[Dataset records]
↓↓↓

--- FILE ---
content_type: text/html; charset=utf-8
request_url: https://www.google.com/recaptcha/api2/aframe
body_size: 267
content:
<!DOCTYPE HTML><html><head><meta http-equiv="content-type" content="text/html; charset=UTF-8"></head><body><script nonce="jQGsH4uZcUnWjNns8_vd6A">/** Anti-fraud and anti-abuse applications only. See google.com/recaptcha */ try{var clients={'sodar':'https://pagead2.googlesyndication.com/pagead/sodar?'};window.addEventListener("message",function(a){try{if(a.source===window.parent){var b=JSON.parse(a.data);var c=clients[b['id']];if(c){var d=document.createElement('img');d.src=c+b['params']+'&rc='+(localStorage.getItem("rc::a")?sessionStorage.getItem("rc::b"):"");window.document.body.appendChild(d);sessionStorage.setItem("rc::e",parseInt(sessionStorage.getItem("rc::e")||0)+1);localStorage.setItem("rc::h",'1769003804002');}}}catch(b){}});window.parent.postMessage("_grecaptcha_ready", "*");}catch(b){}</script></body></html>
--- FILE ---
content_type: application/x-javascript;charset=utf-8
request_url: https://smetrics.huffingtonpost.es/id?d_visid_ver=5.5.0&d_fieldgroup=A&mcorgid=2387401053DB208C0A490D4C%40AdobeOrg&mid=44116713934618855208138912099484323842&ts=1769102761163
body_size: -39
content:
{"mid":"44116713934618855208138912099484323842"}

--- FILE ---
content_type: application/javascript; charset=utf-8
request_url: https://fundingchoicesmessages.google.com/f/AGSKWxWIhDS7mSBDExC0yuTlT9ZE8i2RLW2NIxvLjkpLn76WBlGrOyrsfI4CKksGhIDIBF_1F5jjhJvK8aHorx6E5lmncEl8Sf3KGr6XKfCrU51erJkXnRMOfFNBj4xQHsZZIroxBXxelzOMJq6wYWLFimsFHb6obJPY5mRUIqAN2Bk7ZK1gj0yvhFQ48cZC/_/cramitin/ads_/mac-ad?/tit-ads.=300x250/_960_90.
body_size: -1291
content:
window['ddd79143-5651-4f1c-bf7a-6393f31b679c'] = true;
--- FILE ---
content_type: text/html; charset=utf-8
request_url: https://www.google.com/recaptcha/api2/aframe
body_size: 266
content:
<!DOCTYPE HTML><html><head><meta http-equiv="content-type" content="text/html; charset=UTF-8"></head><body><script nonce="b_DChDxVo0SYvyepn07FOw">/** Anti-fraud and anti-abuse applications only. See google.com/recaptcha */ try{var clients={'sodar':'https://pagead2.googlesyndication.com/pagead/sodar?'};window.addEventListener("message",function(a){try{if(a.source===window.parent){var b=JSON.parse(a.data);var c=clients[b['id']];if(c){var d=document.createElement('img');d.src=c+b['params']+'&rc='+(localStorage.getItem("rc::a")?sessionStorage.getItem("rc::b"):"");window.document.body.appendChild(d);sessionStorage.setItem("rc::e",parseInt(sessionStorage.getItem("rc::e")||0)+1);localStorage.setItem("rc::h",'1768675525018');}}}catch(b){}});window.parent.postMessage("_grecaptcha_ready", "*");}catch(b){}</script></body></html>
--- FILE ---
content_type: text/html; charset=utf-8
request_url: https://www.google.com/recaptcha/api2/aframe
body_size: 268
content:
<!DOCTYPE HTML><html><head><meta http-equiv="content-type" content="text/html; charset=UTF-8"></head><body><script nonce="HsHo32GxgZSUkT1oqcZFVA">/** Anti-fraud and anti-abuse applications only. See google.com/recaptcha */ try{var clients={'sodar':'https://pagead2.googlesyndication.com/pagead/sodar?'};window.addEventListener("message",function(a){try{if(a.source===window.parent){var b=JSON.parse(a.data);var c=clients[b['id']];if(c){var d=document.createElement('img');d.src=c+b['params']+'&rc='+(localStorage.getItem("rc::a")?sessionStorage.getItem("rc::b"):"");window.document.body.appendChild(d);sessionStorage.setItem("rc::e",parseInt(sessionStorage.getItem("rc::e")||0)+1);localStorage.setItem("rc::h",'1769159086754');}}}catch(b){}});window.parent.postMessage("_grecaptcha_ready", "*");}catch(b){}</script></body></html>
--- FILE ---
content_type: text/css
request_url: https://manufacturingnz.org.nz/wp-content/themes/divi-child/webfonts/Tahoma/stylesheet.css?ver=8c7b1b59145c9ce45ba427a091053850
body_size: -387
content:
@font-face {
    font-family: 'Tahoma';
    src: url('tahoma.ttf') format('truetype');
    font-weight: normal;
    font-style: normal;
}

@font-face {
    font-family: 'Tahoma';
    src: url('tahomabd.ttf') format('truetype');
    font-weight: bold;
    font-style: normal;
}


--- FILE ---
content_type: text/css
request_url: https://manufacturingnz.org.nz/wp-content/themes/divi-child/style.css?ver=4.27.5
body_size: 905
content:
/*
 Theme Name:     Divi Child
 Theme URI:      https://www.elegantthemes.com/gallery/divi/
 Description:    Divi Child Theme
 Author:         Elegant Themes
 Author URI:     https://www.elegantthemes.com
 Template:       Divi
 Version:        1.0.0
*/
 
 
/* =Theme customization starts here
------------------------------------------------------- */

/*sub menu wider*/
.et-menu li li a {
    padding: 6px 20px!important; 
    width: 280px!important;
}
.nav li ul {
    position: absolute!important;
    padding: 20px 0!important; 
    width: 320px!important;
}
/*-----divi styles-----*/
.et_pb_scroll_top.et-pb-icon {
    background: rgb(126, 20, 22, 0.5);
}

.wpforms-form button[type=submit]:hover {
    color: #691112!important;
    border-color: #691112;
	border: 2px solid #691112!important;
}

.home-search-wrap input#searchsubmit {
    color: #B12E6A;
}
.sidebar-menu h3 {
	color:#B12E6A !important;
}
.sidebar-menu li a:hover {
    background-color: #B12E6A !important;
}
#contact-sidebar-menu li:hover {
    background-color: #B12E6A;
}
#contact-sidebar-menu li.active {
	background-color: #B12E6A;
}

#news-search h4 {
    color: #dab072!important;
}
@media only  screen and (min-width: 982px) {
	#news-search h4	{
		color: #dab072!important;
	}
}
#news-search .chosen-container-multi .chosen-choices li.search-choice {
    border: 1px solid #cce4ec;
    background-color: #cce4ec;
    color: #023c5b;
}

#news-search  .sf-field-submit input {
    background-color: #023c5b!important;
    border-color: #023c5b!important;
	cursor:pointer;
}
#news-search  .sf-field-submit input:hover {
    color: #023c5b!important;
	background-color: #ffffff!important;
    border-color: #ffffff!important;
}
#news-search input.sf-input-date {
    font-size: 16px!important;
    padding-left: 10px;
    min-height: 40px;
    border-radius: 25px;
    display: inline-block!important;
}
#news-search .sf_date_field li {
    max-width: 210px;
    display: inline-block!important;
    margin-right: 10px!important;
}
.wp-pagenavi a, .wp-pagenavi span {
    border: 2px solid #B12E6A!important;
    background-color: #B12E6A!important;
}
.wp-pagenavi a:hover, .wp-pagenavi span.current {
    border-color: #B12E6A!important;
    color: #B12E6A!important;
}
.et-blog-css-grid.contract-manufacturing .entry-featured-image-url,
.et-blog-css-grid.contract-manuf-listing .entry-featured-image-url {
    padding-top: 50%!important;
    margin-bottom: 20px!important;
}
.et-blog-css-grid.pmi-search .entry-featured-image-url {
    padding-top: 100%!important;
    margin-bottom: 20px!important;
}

↑↑↑

**Exercise directions**
Reproduce all the entries above. Match them exactly.

**Task response**
--- FILE ---
content_type: text/html; charset=utf-8
request_url: https://www.google.com/recaptcha/api2/aframe
body_size: 267
content:
<!DOCTYPE HTML><html><head><meta http-equiv="content-type" content="text/html; charset=UTF-8"></head><body><script nonce="jQGsH4uZcUnWjNns8_vd6A">/** Anti-fraud and anti-abuse applications only. See google.com/recaptcha */ try{var clients={'sodar':'https://pagead2.googlesyndication.com/pagead/sodar?'};window.addEventListener("message",function(a){try{if(a.source===window.parent){var b=JSON.parse(a.data);var c=clients[b['id']];if(c){var d=document.createElement('img');d.src=c+b['params']+'&rc='+(localStorage.getItem("rc::a")?sessionStorage.getItem("rc::b"):"");window.document.body.appendChild(d);sessionStorage.setItem("rc::e",parseInt(sessionStorage.getItem("rc::e")||0)+1);localStorage.setItem("rc::h",'1769003804002');}}}catch(b){}});window.parent.postMessage("_grecaptcha_ready", "*");}catch(b){}</script></body></html>
--- FILE ---
content_type: application/x-javascript;charset=utf-8
request_url: https://smetrics.huffingtonpost.es/id?d_visid_ver=5.5.0&d_fieldgroup=A&mcorgid=2387401053DB208C0A490D4C%40AdobeOrg&mid=44116713934618855208138912099484323842&ts=1769102761163
body_size: -39
content:
{"mid":"44116713934618855208138912099484323842"}

--- FILE ---
content_type: application/javascript; charset=utf-8
request_url: https://fundingchoicesmessages.google.com/f/AGSKWxWIhDS7mSBDExC0yuTlT9ZE8i2RLW2NIxvLjkpLn76WBlGrOyrsfI4CKksGhIDIBF_1F5jjhJvK8aHorx6E5lmncEl8Sf3KGr6XKfCrU51erJkXnRMOfFNBj4xQHsZZIroxBXxelzOMJq6wYWLFimsFHb6obJPY5mRUIqAN2Bk7ZK1gj0yvhFQ48cZC/_/cramitin/ads_/mac-ad?/tit-ads.=300x250/_960_90.
body_size: -1291
content:
window['ddd79143-5651-4f1c-bf7a-6393f31b679c'] = true;
--- FILE ---
content_type: text/html; charset=utf-8
request_url: https://www.google.com/recaptcha/api2/aframe
body_size: 266
content:
<!DOCTYPE HTML><html><head><meta http-equiv="content-type" content="text/html; charset=UTF-8"></head><body><script nonce="b_DChDxVo0SYvyepn07FOw">/** Anti-fraud and anti-abuse applications only. See google.com/recaptcha */ try{var clients={'sodar':'https://pagead2.googlesyndication.com/pagead/sodar?'};window.addEventListener("message",function(a){try{if(a.source===window.parent){var b=JSON.parse(a.data);var c=clients[b['id']];if(c){var d=document.createElement('img');d.src=c+b['params']+'&rc='+(localStorage.getItem("rc::a")?sessionStorage.getItem("rc::b"):"");window.document.body.appendChild(d);sessionStorage.setItem("rc::e",parseInt(sessionStorage.getItem("rc::e")||0)+1);localStorage.setItem("rc::h",'1768675525018');}}}catch(b){}});window.parent.postMessage("_grecaptcha_ready", "*");}catch(b){}</script></body></html>
--- FILE ---
content_type: text/html; charset=utf-8
request_url: https://www.google.com/recaptcha/api2/aframe
body_size: 268
content:
<!DOCTYPE HTML><html><head><meta http-equiv="content-type" content="text/html; charset=UTF-8"></head><body><script nonce="HsHo32GxgZSUkT1oqcZFVA">/** Anti-fraud and anti-abuse applications only. See google.com/recaptcha */ try{var clients={'sodar':'https://pagead2.googlesyndication.com/pagead/sodar?'};window.addEventListener("message",function(a){try{if(a.source===window.parent){var b=JSON.parse(a.data);var c=clients[b['id']];if(c){var d=document.createElement('img');d.src=c+b['params']+'&rc='+(localStorage.getItem("rc::a")?sessionStorage.getItem("rc::b"):"");window.document.body.appendChild(d);sessionStorage.setItem("rc::e",parseInt(sessionStorage.getItem("rc::e")||0)+1);localStorage.setItem("rc::h",'1769159086754');}}}catch(b){}});window.parent.postMessage("_grecaptcha_ready", "*");}catch(b){}</script></body></html>
--- FILE ---
content_type: text/css
request_url: https://manufacturingnz.org.nz/wp-content/themes/divi-child/webfonts/Tahoma/stylesheet.css?ver=8c7b1b59145c9ce45ba427a091053850
body_size: -387
content:
@font-face {
    font-family: 'Tahoma';
    src: url('tahoma.ttf') format('truetype');
    font-weight: normal;
    font-style: normal;
}

@font-face {
    font-family: 'Tahoma';
    src: url('tahomabd.ttf') format('truetype');
    font-weight: bold;
    font-style: normal;
}


--- FILE ---
content_type: text/css
request_url: https://manufacturingnz.org.nz/wp-content/themes/divi-child/style.css?ver=4.27.5
body_size: 905
content:
/*
 Theme Name:     Divi Child
 Theme URI:      https://www.elegantthemes.com/gallery/divi/
 Description:    Divi Child Theme
 Author:         Elegant Themes
 Author URI:     https://www.elegantthemes.com
 Template:       Divi
 Version:        1.0.0
*/
 
 
/* =Theme customization starts here
------------------------------------------------------- */

/*sub menu wider*/
.et-menu li li a {
    padding: 6px 20px!important; 
    width: 280px!important;
}
.nav li ul {
    position: absolute!important;
    padding: 20px 0!important; 
    width: 320px!important;
}
/*-----divi styles-----*/
.et_pb_scroll_top.et-pb-icon {
    background: rgb(126, 20, 22, 0.5);
}

.wpforms-form button[type=submit]:hover {
    color: #691112!important;
    border-color: #691112;
	border: 2px solid #691112!important;
}

.home-search-wrap input#searchsubmit {
    color: #B12E6A;
}
.sidebar-menu h3 {
	color:#B12E6A !important;
}
.sidebar-menu li a:hover {
    background-color: #B12E6A !important;
}
#contact-sidebar-menu li:hover {
    background-color: #B12E6A;
}
#contact-sidebar-menu li.active {
	background-color: #B12E6A;
}

#news-search h4 {
    color: #dab072!important;
}
@media only  screen and (min-width: 982px) {
	#news-search h4	{
		color: #dab072!important;
	}
}
#news-search .chosen-container-multi .chosen-choices li.search-choice {
    border: 1px solid #cce4ec;
    background-color: #cce4ec;
    color: #023c5b;
}

#news-search  .sf-field-submit input {
    background-color: #023c5b!important;
    border-color: #023c5b!important;
	cursor:pointer;
}
#news-search  .sf-field-submit input:hover {
    color: #023c5b!important;
	background-color: #ffffff!important;
    border-color: #ffffff!important;
}
#news-search input.sf-input-date {
    font-size: 16px!important;
    padding-left: 10px;
    min-height: 40px;
    border-radius: 25px;
    display: inline-block!important;
}
#news-search .sf_date_field li {
    max-width: 210px;
    display: inline-block!important;
    margin-right: 10px!important;
}
.wp-pagenavi a, .wp-pagenavi span {
    border: 2px solid #B12E6A!important;
    background-color: #B12E6A!important;
}
.wp-pagenavi a:hover, .wp-pagenavi span.current {
    border-color: #B12E6A!important;
    color: #B12E6A!important;
}
.et-blog-css-grid.contract-manufacturing .entry-featured-image-url,
.et-blog-css-grid.contract-manuf-listing .entry-featured-image-url {
    padding-top: 50%!important;
    margin-bottom: 20px!important;
}
.et-blog-css-grid.pmi-search .entry-featured-image-url {
    padding-top: 100%!important;
    margin-bottom: 20px!important;
}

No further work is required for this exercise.